But, oh man, what a movie! This may be the most traumatic movie I've seen since Saving Private Ryan. Crash is aptly named. You come out of Crash feeling like you've been in a crash. You feel like you've been through all the terrible things the the characters in the film have to endure. In a lot of ways, Crash is very similar to Altman ensemble films like The Player where every character is connected to each other in some strange way that plays out as the story unfolds. Altman got this technique from Charles Dickens who loved this kind of plot. But the Altman films, while they have their serious moments, are a bit whimsical. There is nothing whimsical about Crash. It is unrelentingly dark. One of the uncomfortable things about this film is that it is all about a subject which no one talks about anymore, race relations. Of course, the LAPD is famous for the sensitive way its cops deal with race relations. But Crash goes much further and suggests that LAPD is really a microcosm of LA, and for that matter, for the whole world. In my own microcosm here in the other LA, Crash seems to be bringing the races together. Depending on what movie is big that week, my local multiplex often seems to be all black or all white. At least for my showing of Crash, we had one of the few biracial audiences I have experienced for a non-blockbuster movie.

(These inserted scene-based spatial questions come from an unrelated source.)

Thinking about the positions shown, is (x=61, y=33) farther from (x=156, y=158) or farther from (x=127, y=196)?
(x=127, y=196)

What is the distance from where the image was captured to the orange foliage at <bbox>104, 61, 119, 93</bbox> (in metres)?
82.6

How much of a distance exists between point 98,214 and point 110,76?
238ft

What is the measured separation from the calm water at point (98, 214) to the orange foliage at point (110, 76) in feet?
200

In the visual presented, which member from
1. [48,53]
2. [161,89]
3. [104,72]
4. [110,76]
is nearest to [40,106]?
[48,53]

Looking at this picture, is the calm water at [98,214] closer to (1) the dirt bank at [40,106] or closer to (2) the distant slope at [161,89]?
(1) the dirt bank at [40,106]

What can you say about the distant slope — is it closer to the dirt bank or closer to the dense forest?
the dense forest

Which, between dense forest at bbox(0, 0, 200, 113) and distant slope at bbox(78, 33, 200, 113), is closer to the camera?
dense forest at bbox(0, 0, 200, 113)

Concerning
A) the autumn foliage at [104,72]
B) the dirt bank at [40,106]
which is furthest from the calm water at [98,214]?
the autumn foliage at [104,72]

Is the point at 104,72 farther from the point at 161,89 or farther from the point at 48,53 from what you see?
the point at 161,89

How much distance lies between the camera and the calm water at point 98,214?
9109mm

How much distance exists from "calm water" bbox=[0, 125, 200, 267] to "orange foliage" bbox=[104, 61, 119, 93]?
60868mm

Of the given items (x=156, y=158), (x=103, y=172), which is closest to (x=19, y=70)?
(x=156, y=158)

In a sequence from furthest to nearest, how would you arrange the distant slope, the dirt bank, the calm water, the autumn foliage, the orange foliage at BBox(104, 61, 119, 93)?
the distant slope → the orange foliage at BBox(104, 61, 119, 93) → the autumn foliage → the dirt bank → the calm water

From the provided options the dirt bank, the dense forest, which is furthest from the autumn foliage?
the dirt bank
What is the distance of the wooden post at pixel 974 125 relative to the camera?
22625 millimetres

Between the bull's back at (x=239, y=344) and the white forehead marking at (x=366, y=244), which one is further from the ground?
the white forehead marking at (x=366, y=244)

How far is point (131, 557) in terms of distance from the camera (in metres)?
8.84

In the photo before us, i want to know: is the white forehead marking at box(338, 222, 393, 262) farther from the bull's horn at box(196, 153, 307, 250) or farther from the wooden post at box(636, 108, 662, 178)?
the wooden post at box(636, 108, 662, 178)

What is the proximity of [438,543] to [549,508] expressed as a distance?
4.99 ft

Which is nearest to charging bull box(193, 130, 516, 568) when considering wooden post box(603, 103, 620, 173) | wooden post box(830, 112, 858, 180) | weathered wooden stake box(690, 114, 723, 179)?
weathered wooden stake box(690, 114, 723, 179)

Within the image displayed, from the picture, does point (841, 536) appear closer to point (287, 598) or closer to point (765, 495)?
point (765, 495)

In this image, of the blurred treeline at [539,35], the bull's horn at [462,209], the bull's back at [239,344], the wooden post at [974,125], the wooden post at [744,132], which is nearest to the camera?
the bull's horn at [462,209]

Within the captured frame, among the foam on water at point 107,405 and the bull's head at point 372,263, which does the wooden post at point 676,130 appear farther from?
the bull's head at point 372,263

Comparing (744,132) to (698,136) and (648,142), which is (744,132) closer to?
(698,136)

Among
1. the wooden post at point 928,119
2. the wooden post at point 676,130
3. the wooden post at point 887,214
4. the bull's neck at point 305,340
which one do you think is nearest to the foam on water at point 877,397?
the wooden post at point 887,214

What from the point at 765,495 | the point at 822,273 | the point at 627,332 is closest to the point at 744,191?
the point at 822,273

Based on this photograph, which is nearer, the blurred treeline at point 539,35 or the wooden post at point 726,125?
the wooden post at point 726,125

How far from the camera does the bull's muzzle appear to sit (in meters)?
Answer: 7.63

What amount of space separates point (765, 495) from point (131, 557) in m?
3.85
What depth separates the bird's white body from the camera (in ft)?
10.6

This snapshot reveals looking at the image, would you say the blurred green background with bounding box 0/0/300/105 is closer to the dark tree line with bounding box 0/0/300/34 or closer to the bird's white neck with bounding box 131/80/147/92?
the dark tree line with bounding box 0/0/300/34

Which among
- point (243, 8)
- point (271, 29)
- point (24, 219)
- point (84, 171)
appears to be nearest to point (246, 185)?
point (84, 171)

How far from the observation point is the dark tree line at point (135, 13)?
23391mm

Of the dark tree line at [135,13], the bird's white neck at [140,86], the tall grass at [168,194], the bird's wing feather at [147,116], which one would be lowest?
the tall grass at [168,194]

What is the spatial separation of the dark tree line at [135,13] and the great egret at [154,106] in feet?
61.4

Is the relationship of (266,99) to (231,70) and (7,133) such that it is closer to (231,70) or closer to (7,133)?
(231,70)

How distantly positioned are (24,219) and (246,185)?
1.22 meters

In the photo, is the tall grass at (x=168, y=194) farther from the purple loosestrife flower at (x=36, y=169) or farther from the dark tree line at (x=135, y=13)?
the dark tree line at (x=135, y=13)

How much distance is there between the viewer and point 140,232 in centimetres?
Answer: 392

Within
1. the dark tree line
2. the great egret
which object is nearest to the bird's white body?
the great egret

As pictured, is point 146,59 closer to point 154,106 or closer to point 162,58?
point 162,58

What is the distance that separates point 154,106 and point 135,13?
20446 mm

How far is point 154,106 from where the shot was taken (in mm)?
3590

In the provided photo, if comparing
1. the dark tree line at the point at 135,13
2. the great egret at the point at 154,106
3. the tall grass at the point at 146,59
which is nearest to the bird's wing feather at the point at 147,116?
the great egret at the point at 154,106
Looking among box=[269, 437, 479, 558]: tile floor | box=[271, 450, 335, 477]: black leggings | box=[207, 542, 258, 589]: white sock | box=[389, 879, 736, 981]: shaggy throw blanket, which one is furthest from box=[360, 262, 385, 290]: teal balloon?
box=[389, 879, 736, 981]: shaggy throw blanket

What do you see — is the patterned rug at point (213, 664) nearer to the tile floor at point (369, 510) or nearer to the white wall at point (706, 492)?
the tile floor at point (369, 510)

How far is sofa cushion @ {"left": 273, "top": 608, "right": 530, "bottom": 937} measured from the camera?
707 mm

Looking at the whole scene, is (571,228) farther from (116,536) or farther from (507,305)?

Crash was written and directed by Paul Haggis, who most recently was nominated for an Oscar for writing Million Dollar Baby. His previous directing gigs include Due South and ThirtySomething so Crash is a bit of a departure. This film is very well put together and it has a great cast. Don Cheadle seems to be specializing in depressing roles lately (Hotel Rwanda, Traffic). At least, he had a break doing the wacked-out bomb-maker Basher in Ocean's 11 and 12. It's hard to pick out the other bright spots in this cast without making this review many pages long but I will mention Matt Dillon who keeps turning up in good roles just when you think he is long gone. The one person who seems uncomfortable in Crash is Sandra Bullock who is also playing against type. There are a few interesting cameos. Tony Danza is pretty scary as an actor on the set of Howard's movie. And, see if you can identify Marina Sirtis (Counselor Troi on Star Trek: The Next Generation). I saw her name in the closing credits and had to figure out which part she played.

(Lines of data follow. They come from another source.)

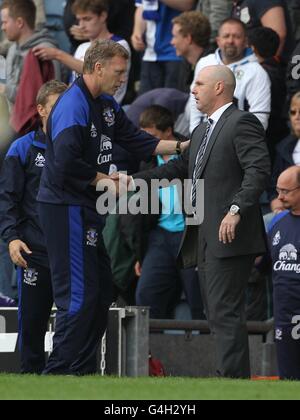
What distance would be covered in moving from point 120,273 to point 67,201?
4280 mm

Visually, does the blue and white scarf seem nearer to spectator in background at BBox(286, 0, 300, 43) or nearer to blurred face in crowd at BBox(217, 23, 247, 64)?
spectator in background at BBox(286, 0, 300, 43)

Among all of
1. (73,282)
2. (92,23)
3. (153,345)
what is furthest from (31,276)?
(92,23)

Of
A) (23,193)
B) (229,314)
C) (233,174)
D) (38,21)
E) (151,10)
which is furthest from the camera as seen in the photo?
(38,21)

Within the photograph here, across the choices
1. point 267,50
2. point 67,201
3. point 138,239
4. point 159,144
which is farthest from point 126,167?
point 67,201

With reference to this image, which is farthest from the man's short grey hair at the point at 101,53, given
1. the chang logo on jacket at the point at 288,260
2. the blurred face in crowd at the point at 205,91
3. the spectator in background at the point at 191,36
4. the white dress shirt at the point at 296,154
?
the spectator in background at the point at 191,36

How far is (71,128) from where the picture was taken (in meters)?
9.27

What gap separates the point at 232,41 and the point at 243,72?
0.34 meters

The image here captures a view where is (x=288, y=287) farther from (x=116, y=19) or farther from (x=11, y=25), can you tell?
(x=116, y=19)

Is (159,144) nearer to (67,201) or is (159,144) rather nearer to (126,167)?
(67,201)

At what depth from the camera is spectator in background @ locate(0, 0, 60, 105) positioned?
14.4 meters

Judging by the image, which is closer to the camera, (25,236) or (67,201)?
(67,201)

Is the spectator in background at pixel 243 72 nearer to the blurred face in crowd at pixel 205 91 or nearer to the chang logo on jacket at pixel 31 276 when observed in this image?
the blurred face in crowd at pixel 205 91

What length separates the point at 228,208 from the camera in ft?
31.6

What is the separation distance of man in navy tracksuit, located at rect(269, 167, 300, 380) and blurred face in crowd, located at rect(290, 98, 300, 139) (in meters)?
1.73
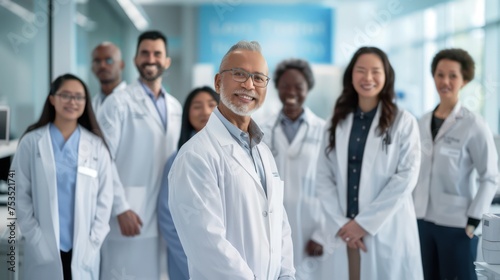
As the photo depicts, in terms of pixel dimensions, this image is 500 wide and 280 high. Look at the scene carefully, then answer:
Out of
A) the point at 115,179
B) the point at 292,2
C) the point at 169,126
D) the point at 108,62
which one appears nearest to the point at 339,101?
the point at 169,126

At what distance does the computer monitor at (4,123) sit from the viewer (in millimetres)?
3566

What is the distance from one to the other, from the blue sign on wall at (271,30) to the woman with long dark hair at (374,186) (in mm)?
6511

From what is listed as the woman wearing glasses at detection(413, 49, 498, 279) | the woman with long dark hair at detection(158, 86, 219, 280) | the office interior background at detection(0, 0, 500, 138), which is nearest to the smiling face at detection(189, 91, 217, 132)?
the woman with long dark hair at detection(158, 86, 219, 280)

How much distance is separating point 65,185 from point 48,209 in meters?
0.13

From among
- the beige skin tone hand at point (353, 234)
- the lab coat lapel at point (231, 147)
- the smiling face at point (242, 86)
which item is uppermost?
the smiling face at point (242, 86)

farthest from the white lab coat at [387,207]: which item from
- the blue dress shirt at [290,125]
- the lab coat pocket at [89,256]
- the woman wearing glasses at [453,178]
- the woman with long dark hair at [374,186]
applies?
the lab coat pocket at [89,256]

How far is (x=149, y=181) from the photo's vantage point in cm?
293

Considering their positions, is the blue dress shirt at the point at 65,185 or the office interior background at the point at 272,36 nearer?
the blue dress shirt at the point at 65,185

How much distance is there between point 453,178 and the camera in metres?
2.88

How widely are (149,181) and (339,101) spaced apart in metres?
1.05

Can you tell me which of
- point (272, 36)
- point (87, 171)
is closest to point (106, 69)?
point (87, 171)

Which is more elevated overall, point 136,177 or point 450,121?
point 450,121

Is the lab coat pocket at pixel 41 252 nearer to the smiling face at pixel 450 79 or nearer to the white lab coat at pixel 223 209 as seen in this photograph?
the white lab coat at pixel 223 209

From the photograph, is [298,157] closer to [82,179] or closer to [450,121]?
[450,121]
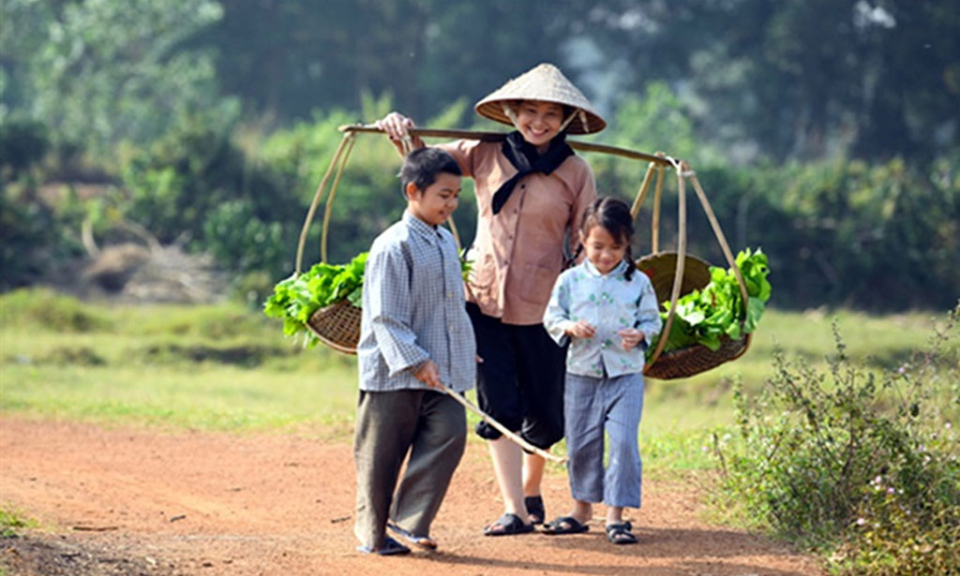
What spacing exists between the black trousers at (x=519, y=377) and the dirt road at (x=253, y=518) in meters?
0.46

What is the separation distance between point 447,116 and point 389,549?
58.0 feet

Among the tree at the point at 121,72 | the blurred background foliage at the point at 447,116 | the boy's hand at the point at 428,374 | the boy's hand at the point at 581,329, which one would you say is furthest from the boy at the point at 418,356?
the tree at the point at 121,72

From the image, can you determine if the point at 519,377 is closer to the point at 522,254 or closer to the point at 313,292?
the point at 522,254

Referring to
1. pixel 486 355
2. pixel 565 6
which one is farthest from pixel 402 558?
pixel 565 6

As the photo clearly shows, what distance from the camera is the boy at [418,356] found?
518 cm

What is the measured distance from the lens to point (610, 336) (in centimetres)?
544

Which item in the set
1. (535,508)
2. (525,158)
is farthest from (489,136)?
(535,508)

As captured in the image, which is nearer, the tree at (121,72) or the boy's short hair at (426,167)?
the boy's short hair at (426,167)

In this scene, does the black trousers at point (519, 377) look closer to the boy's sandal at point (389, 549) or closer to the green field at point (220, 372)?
the boy's sandal at point (389, 549)

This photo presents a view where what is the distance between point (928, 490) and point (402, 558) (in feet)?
6.99

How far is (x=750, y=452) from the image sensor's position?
6.33 m

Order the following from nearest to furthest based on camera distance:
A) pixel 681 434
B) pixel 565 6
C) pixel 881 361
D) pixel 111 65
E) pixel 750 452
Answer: pixel 750 452
pixel 681 434
pixel 881 361
pixel 111 65
pixel 565 6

Actually Crash is a remake of Contact. When Ellie meets the Alien who looks like her father, he says, "You're an interesting species, an interesting mix. You're capable of such beautiful dreams and such horrible nightmares. You feel so lost, so cut off, so alone, only you're not. See, in all our searching, the only thing we've found that makes the emptiness bearable is each other." This is almost exactly what Don Cheadle says in the opening soliloquy of Crash.